Sometimes I am taken aback by the maturity of the relationship I have with my boyfriend.  Although we are both relatively young and have only been dating for about two years we are serious about ourselves, our lives, and each other.  Although it took some time we talk about absolutely everything.  Although it once was scary, and sometimes hurtful, we are honest and vulnerable with one another.  Although life is not always easy we are learning and growing together.  For some of this I can take credit, but for a lot of it I must give credit where it is due. My boyfriend is amazing.

Sure, he may leave socks on the floor, forget to do dishes, or never notice when things need cleaning (and I may sometimes remind him in not the nicest of ways), but I am thankful for having him in my life.  I never thought I’d have what we have.
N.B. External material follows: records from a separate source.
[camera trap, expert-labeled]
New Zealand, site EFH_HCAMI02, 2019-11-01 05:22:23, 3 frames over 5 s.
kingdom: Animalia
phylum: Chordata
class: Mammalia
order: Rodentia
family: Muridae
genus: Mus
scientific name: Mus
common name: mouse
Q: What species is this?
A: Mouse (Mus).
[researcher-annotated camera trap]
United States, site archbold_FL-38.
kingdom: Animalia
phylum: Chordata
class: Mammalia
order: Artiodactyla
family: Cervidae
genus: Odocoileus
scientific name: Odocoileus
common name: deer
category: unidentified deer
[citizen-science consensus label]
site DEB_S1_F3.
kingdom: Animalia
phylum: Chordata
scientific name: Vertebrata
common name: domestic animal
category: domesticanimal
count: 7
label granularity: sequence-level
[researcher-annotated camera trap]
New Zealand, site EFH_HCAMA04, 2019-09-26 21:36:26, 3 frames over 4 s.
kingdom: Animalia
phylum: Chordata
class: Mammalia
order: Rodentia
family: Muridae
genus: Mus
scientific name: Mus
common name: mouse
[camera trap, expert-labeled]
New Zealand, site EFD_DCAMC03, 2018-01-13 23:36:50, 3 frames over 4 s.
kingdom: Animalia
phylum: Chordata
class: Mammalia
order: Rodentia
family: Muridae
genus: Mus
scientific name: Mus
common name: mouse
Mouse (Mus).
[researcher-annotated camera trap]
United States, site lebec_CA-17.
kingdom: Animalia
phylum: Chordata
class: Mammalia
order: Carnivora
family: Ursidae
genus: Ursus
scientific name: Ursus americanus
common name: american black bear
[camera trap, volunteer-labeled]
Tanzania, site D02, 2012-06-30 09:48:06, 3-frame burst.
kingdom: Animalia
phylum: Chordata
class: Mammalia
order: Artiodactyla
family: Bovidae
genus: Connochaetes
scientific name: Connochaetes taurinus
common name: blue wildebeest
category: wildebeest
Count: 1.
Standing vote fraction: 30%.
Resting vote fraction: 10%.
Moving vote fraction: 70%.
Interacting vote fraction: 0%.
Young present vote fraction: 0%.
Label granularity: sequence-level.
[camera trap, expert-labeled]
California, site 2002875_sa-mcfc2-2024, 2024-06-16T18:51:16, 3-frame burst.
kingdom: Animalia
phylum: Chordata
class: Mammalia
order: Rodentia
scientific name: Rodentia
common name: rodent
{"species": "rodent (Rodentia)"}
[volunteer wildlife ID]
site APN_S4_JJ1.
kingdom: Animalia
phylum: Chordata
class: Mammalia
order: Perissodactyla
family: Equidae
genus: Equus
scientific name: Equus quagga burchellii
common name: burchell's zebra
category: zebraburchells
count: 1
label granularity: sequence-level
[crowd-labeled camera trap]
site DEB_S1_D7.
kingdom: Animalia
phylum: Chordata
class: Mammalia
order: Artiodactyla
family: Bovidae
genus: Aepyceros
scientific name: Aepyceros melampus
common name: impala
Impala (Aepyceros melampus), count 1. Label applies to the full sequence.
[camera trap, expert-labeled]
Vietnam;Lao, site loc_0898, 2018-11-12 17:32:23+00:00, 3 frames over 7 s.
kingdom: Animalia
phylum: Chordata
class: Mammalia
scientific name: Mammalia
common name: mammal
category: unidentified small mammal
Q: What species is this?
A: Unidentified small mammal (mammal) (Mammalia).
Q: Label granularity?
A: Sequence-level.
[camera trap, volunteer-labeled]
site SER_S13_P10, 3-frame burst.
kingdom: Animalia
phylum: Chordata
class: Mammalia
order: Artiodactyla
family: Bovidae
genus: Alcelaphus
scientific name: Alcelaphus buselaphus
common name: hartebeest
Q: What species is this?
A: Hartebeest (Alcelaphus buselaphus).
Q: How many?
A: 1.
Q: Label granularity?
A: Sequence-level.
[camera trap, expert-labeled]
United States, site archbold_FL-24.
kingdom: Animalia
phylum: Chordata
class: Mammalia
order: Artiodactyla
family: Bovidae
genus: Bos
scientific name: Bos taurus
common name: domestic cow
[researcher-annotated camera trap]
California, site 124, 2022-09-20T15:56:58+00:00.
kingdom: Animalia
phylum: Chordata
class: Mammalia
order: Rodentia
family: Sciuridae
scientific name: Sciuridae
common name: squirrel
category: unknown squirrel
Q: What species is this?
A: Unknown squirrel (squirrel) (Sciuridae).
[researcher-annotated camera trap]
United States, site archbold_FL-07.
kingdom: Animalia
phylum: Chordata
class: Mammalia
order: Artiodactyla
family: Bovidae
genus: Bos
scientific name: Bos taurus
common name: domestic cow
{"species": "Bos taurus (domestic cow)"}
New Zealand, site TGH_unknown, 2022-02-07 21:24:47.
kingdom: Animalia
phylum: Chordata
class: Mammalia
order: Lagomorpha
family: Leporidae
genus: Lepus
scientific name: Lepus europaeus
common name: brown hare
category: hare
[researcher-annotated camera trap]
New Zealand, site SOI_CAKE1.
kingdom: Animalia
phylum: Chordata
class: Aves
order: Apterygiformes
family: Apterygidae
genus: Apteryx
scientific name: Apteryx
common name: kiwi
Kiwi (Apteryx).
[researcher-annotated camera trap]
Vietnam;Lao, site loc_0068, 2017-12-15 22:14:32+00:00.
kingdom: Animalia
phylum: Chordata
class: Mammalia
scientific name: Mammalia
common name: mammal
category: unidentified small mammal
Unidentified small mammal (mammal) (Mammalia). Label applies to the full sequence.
I don’t think I ever wanted it or thought it possible, but our relationship feels like a daily blessing.  Even on the hard days, days that he is inexplicably cranky or days I am hung up on something relatively irrelevant,  I feel blessed.  As we grow together there are kinks to work out, but he is exceptionally good at understanding, communicating and compromising.  I have a relatively volatile Cuban temper, I am often set in my ways, but the combination of the love we have for each other and his exceedingly rational nature helps us to always find a solution we are both happy with.

Take for example the topic of the last two weekends: Marriage.  For a while now I have seen my life tied to his, but for me that didn’t mean marriage.  He, on the other hand, has on numerous occasions asserted the importance of that vow before “God, the State, and our families.”  I know, I am a very lucky woman.  He has the values and morals of a man you only read about.  So when I playfully vowed to go with him to City Hall, he was not amused.    I retorted that City Hall was a fair compromise, we could even have our families there.  However, despite his nature, he was not compromising on two of three.  I offered a beach option and he snickered.  To him we have to get married in “shul,” there is no other option.  Marriage is the one subject, so far, my boyfriend is surprisingly unwilling to compromise on.

Attending my friend’s wedding was surprisingly significant for my relationship.  I expected to be moved by the fact that I was attending the wedding of the tiny girl in glasses who saved my life in the first grade.  And I was moved.  I was moved to share the experience with her family and loved ones,  I was moved to tears when her husband to be saw her walking down the aisle and cried,  I was moved to see them before me as I read from Song of Songs awaiting the start of their new lives together.  I had no idea my boyfriend was also moved to tears.  When we met back up at the reception we were on the same page, we wanted what they had just experienced.  He told perfect strangers that he couldn’t wait to marry me and the truth is neither can I.

So we are not even engaged, but almost daily we plan some aspect of our inevitable wedding.   His lack of flexibility on this matter has forced me to understand his (and his mother’s) stance on the matter and has pushed me to compromise.  My friend’s wedding showed me the beauty in sharing that moment with loved ones.  How can I not relent when all he wants is to spend his life with me?  When he wants to make this very serious vow before our loved ones?